### Trecho do documento:
■ ■ ■ ■

Crédito: arquivo pessoal

Por aqui, é comum ter picos assim. Mas, quando vou para bairros mais elitizados, como Pinheiros, Vila Madalena, não se vê um papelzinho no chão. Há um cuidado público maior nesses lugares.

Outro exemplo é quando acontecem enchentes. Na quebrada sempre alaga, tem deslizamento, desmoronamento de terra. Muitos dizem que isso acontece porque as periferias estão instaladas em territórios de morro. E eu refuto esse argumento: bairros elitizados como Perdizes, também são bairros no morro. Por que não tem tanto deslizamento lá como na Brasilândia?

São perguntas que têm como resposta o racismo ambiental. Pensar no racismo ambiental é olhar para as injustiças ambientais que atravessam, principalmente, as mulheres negras. A vida das pessoas que estão no corre e que estão num lugar de vulnerabilidade.

■ ■ ■ ■

### Trecho dos dados:
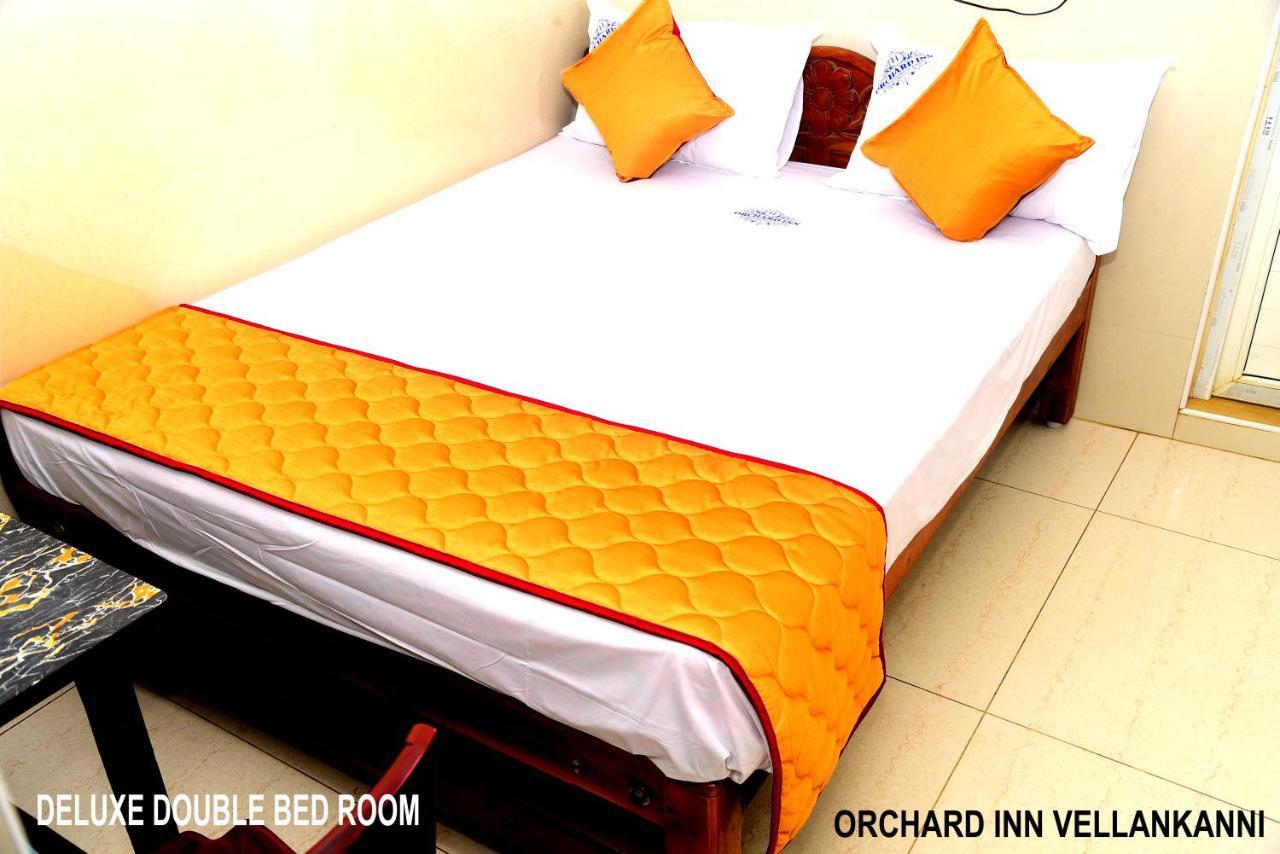 Hotel Orchard Inn Velankanni Exterior foto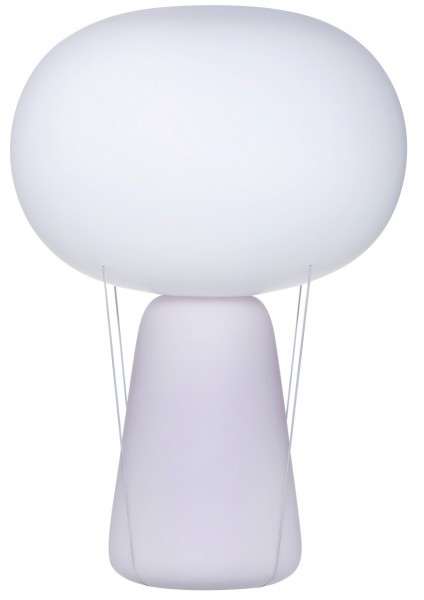 Nude - BLOW - Lampe - pink - 40x30 cm (HxB) - handgefertigt - Design Tomas Kral - German Design Awar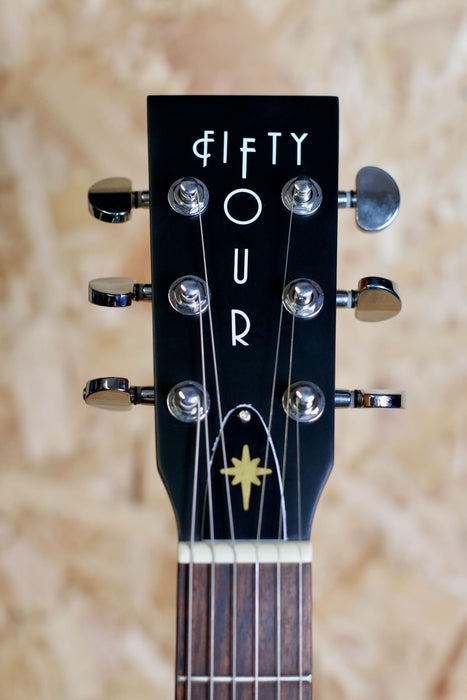 Northstar by Tanglewood NS54 Electric Guitar - Red Burst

■ ■ ■ ■

### Detalhes do problema:
Você pode retomar o texto sobre racismo ambiental e continuá-lo logo após a última frase? Os dados são um material à parte, independente do texto sobre racismo ambiental.

### Resposta a seguir:
FC Brasil – A agenda ESG está sendo ampliada nas grandes empresas. Mas o assunto ainda está distante da conversa das pessoas. Como fazer para aproximar as duas pontas?

Amanda Costa – Um dos pontos muito importantes que precisamos olhar é quando conseguimos democratizar o debate. Muitas vezes, o ESG fica restrito a pequenos grupos, que têm acesso a educação formal e acadêmica.  Aqueles que estão no ambiente corporativo.

As grandes corporações têm responsabilidade com o território que elas ocupam, mas são poucas que se comprometem a desenvolver esse território.

Para que a gente consiga unir a agenda de ESG com as pessoas, primeiro precisa ter um letramento. Explicar o que significam essas siglas. E também fazer um letramento inverso: transformar a linguagem da comunidade para ser compreendida dentro de espaços formais e corporativos.

Muitas vezes, as pessoas periféricas que ocupam esses lugares se sentem deslegitimadas por conta do seu vocabulário, do seu jeito de andar, da forma como interagem. Às vezes são marginalizadas e estereotipadas. Isso acontece principalmente quando as pessoas em questão são negras.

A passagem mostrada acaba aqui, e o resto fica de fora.